Enhancing feedback: other ideas to try

Feedback does not only have to mean written feedback from you to one student. It could also mean feedback from peers, generic feedback, informal feedback or self-feedback (more commonly known as self-evaluation). It can be provided through annotation of a document, focussed discussion, video or audio shorts, or even in conversation. It is possible to move beyond simple feedback processes and really enhance the students’ learning, and, potentially, your own teaching experience, without the effort of good feedback provision rising substantially.

Feedback for learning: formative feedback

The purpose of feedback is not simply to tell students how they might have improved on their work in the final assessments for a course, but to provide them with the knowledge and opportunity to improve during the course. This means providing opportunities for formative feedback; that is feedback on formative assessment, which can only be provided if opportunities for formative assessment are made possible. Assuming that this is the case, the essential elements of providing good feedback should be followed and we would encourage you to incorporate one, or some, of the principles of good feedback into your formative feedback design.

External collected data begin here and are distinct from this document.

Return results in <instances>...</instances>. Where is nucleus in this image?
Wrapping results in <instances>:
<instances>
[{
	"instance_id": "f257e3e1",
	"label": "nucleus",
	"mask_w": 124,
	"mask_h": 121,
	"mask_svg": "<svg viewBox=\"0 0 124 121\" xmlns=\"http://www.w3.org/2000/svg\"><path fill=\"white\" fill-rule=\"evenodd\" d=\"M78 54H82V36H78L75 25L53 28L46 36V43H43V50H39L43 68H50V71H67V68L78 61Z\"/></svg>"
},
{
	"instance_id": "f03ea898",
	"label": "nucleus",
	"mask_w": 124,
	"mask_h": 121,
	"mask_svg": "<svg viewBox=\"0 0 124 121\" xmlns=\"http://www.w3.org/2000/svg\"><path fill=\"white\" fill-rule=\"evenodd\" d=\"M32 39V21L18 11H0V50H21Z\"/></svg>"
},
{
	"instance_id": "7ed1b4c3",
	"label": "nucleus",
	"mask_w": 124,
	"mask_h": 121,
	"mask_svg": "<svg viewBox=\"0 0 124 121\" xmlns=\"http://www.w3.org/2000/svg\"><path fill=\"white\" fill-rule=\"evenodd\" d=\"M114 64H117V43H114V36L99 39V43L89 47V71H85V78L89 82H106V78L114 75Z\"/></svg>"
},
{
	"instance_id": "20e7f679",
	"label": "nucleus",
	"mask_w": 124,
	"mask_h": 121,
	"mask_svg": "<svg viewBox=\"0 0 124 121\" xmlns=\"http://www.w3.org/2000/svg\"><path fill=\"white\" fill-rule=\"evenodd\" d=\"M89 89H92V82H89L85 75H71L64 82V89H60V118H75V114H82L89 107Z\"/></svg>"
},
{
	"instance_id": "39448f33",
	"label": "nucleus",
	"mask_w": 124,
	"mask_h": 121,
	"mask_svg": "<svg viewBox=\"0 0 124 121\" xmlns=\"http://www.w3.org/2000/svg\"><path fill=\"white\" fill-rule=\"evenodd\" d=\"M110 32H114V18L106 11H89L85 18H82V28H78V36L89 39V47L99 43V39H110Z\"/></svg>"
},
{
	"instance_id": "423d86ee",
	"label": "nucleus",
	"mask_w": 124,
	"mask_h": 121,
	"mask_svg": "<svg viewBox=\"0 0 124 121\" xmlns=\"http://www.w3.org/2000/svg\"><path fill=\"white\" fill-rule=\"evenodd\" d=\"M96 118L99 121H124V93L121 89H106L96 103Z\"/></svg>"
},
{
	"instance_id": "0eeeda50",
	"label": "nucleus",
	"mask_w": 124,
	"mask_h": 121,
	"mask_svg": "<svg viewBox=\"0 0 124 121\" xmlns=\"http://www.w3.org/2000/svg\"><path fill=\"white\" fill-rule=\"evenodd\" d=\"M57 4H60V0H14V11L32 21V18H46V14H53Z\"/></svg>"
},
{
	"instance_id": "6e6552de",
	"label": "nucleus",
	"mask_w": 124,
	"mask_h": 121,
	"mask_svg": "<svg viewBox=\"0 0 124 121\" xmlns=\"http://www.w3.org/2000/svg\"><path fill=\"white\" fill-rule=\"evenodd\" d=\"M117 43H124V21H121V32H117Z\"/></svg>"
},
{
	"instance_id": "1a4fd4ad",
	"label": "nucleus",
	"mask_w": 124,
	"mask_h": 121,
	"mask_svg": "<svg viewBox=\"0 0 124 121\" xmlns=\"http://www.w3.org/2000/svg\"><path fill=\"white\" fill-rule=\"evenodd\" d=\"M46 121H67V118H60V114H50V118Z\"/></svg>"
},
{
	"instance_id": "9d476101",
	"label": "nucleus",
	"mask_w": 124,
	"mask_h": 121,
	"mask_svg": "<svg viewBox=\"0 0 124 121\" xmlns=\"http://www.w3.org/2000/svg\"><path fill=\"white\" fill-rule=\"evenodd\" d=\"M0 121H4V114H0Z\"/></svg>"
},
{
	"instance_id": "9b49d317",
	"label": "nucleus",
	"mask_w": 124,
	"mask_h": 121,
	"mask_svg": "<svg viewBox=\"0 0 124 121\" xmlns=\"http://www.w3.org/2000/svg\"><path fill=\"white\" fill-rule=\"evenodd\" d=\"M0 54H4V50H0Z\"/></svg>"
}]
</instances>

Providing regular opportunities for small amounts of feedback throughout a course can support the development of a dialogue around feedback and whilst this might seem a lot, it doesn’t have to onerous. You can think about how to provide quick and effective feedback to your students, or you could involve them in peer review (see below), or you could even involve them as partners in the design so that they are involved in the entire process and together you discuss and formulate formative feedback opportunities.

Students as partners

Involving students in the assessment and feedback process might, at first, seem rather daunting. However, the benefits to the students’ learning from working in partnership cannot be underestimated. Students can be involved in designing all, or a small part of the assessment, designing the criteria against which the assessed work is judged, or designing and providing feedback to their peers. These kinds of activities support students to understand what assessment is, what it is trying to assess and to then create something that really tests their understanding and knowledge. It can also support them to consider how best to provide constructive feedback to enable learning gains and so encourage them to reflect upon their own learning.

Relevant links:

The PEER Project on the REAP website discusses how students were involved in assessment and feedback at the university of Strathclyde.

Further reading:

Cook-Sather, A., Bovill, C. and Felten, P. (2014) Engaging students as partners in learning and teaching: a guide for faculty. San Francisco: Jossey Bass. ISBN: 9781118434581
Deeley, S. and Bovill, C. (2016) Staff student partnership in assessment: enhancing assessment literacy through democratic practices. Assessment and Evaluation in Higher Education.
Healey, Flint and Harrington (2014) Engagement through partnership: students as partners in learning and teaching in higher education.

Peer feedback/review

Peer feedback is the process in which students review and make comments on work by their peers. In doing so, they have to make sense of the criteria against which the work is marked, and they have to assess the quality of the work in light of these criteria. These activities support students to then reflect on their own work, critically evaluate their own learning and even identify where any gaps might be, whilst also ensuring that they are really clear as to what the criteria mean for their won work. Peer feedback is most often used formatively, or with a small summative grade.

Technologies to support peer feedback:

Aropä supports the entire process of peer feedback and review, no matter the artefact you ask your students to produce (it could be anything from code to a photograph), whilst PeerWise allows students to comment on MCQs written by their peers.

Relevant links:

The PEER Toolkit on the REAP website comes out of Strathclyde University and provides support for those wishing to implement peer review.


Self-evaluation is the process in which students review and make comments on their own work in relation to the criteria against which the work will be marked. In doing so, they have to make sense of these criteria, and assess the quality of their own work with respect to those criteria. This supported reflection on their own work can prompt critical evaluation of their own learning Self-evaluation is most often used formatively, or with a small summative grade attached to it.